[MUD-Dev] Gearing up against GEAR

Sean Kelly sean at ffwd.cx
Sun Jul 22 18:00:41 CEST 2001


From: "Vincent Archer" <archer at frmug.org>

> According to Dan MacDonald:

>> Here's a link to Dr.Twisters Gear page. Apparently it works for
>> other Games as well, essentially what it does is multiply the
>> packets sent By the client up to 256 times, confusing the server.

> That's a slight misunderstanding. It does not multiply packets,
> per se (if it duplicated packets, nothing special would
> happen). As Ted originally postulated, Gear mucks your internal
> windows timers, fooling the client into thinking that a second has
> elapsed when a fraction (or multiple) has in fact elapsed.

> So the client think it's running at 15 FPS instead of 30, and
> speeds up all animations and action timers by the same factor.

> Now, you'd say, why would the server trust the client on such a
> matter?  Well, given that combat actions have a timing that is
> smaller than the tolerable ping over Internet, there's no way the
> AC server can validate *all* actions from the client and
> acknowledge them, like this:

> [Client tells STRIKE] -> [Server reports STRIKE allowed again now]

I don't buy this.  AC, like MMORPG's, will repeat the same combat
action until you explicitly alter it.  So when I hot "attack
fast/weak" I continue to attack fast until I press the "attack
slow/strong" button.  So the client isn't sending "attack" commands
every few ticks, it's telling the server "i'm going to keep
attacking at this rate until further notice."  The server then does
realtime turn-based resolution of combat based on its own internal
timer.  Issuing multiple attack requests is meaningless.

For spellcasting, there might be a slight advantage is using GEAR.
As while spells take a fixed amount of time on the server, they are
one-off events.  So in times of high lag it might pay to push
through a couple spellcasting packets all at once.
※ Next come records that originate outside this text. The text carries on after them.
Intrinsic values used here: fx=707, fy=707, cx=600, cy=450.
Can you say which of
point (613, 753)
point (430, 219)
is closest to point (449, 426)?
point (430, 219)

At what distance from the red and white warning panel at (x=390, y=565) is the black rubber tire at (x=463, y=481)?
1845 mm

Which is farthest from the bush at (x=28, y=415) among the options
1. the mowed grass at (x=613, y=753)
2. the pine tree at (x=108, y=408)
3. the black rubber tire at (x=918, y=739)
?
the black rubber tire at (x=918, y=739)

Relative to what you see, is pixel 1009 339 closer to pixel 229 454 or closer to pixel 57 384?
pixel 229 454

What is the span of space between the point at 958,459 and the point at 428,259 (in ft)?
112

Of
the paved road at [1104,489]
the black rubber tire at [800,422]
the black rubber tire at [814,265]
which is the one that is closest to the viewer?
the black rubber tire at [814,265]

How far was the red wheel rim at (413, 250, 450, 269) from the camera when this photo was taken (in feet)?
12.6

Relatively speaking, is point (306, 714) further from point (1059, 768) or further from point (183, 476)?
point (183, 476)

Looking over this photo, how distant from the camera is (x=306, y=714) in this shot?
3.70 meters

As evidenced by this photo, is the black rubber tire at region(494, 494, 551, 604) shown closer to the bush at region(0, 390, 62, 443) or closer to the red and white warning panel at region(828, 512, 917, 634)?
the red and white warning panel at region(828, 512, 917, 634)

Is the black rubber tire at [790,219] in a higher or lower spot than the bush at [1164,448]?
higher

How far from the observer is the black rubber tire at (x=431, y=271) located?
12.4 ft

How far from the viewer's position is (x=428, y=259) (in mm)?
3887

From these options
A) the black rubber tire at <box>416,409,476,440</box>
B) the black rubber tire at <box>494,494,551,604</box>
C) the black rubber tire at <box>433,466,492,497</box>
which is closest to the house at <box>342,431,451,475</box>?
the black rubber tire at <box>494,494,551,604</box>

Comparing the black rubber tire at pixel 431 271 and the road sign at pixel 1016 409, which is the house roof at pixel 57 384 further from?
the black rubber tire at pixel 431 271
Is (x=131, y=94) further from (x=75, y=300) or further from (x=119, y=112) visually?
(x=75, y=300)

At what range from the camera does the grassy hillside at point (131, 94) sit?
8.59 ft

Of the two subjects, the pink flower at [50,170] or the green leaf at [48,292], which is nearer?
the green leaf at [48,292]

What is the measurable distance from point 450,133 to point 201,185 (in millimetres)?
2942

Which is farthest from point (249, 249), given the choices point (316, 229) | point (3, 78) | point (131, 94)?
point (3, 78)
> I'm surprised accelerated movement from GEAR works, given that,
> for AC the server *does* process movement and has to acknowledge
> it.

I agree.  All I can see GEAR doing for AC is screwing up the
framerate on the client side and flooding the server with extra
packets on the server side.

> How does one fight GEAR? I see no solution except to report the
> timer on the client in the packet protocol. This allows the server
> to check for time drift. If time drifts constantly and at a fast
> rate, the client is probably GEARed.

Is there a way to get at any other timer that isn't affected by
GEAR?  If so, I'd report both.  Drift should be rapidly obvious.